Wayne, aged 18, died in February, after the leukaemia treatment Vincristine was wrongly injected into his spine rather than a vein. Since 1975 there have been at least 13 similar incidents in Britain - almost all of them proved fatal. Medical investigators looking into the tragic deaths have called for design changes to make sure the drugs can never again be confused. Investigators looking into the death of teenager Wayne Jowett have highlighted the drug packaging and syringe design faults that contributed to his death. Wayne was in remission after suffering from acute lymphoblastic leukaemia, but he still needed three-monthly injections of two chemotherapy drugs - Vincristine and Cytosine.

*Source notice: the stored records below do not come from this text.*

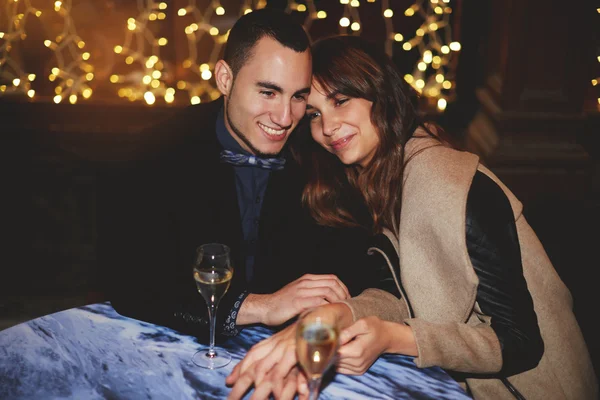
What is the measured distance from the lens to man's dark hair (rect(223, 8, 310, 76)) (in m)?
2.14

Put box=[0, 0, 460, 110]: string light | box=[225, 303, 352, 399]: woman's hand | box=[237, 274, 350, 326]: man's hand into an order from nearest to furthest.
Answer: box=[225, 303, 352, 399]: woman's hand < box=[237, 274, 350, 326]: man's hand < box=[0, 0, 460, 110]: string light

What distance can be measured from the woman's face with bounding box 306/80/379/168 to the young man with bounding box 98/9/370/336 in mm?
75

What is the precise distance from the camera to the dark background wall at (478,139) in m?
3.91

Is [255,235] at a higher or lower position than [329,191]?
lower

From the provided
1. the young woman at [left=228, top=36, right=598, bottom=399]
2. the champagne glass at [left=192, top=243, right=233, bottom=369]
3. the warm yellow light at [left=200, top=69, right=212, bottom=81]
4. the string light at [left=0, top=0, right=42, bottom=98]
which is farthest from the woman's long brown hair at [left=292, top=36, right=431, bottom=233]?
the string light at [left=0, top=0, right=42, bottom=98]

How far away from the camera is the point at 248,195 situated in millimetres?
2391

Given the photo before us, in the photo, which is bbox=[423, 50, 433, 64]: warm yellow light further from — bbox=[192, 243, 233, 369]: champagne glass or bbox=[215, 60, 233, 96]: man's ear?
bbox=[192, 243, 233, 369]: champagne glass

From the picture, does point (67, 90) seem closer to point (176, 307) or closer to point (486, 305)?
point (176, 307)

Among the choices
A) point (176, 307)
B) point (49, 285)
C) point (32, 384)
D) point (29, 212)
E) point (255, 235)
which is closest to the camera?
point (32, 384)

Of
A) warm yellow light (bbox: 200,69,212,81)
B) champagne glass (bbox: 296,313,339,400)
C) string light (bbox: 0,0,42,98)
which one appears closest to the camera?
champagne glass (bbox: 296,313,339,400)

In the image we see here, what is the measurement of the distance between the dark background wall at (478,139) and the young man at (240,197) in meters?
1.60

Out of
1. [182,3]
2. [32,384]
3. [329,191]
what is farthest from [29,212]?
[32,384]

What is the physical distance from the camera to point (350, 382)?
61.8 inches

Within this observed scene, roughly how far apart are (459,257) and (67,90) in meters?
3.54
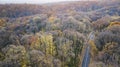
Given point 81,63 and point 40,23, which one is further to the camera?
point 40,23

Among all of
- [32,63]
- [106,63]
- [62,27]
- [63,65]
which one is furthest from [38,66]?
[62,27]

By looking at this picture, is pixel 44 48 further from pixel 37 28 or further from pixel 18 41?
pixel 37 28

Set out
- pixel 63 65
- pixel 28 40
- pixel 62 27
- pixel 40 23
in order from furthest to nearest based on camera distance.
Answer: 1. pixel 40 23
2. pixel 62 27
3. pixel 28 40
4. pixel 63 65

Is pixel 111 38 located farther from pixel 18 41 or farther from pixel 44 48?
pixel 18 41

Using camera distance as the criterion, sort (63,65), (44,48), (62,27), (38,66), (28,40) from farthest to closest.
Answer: (62,27) → (28,40) → (44,48) → (63,65) → (38,66)

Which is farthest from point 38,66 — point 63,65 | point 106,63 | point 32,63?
point 106,63

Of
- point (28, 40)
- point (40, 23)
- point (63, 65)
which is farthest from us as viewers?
point (40, 23)

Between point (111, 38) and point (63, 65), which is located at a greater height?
point (111, 38)

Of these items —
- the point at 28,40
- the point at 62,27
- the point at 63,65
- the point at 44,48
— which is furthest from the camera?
the point at 62,27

The Cytosine is injected into the spine, whereas the Vincristine is administered intravenously - because it is so toxic the Vincristine is usually fatal if put into the spine. But both drugs can look very similar and this can have fatal consequences. Both are in similar sized syringes and both are clear liquids. Chief Medical Officer (CMO) Professor Liam Donaldson has pledged to reduce the number of deaths from wrongly-administered spinal injections to zero by next year. He commissioned two reports into the problems of spinal medication errors. The first by Professor Kent Woods, director of the NHS Health Technology Assessment Programme, has called for changes in equipment to make it possible to inject drugs such as Vincristine into the spine. To achieve this Vincristine should only be made available in an infusion bag to be attached to a drip. The drug should also be colour-coded. Dedicated team Professor Woods also recommended that chemotherapy treatments are only given by a dedicated and specially trained team. He said the two drugs should never be made available on a ward at the same time, should never be administered at the same time, and should never be administered by the same person. He wanted to see a clear national policy on the handling of chemotherapy drugs so that doctors moving from one hospital to another always know the correct procedures. A second report by Professor Brian Toft, a non-medical consultant who assusted in the inquiry into the Ladbroke Grove train crash, looked into the circumstances surrounding Wayne's death. This identified classic "systems failure" as the cause of death. The report highlighted the problems found in Nottingham and called for changes in procedures at the hospital, protocols and training measures for doctors.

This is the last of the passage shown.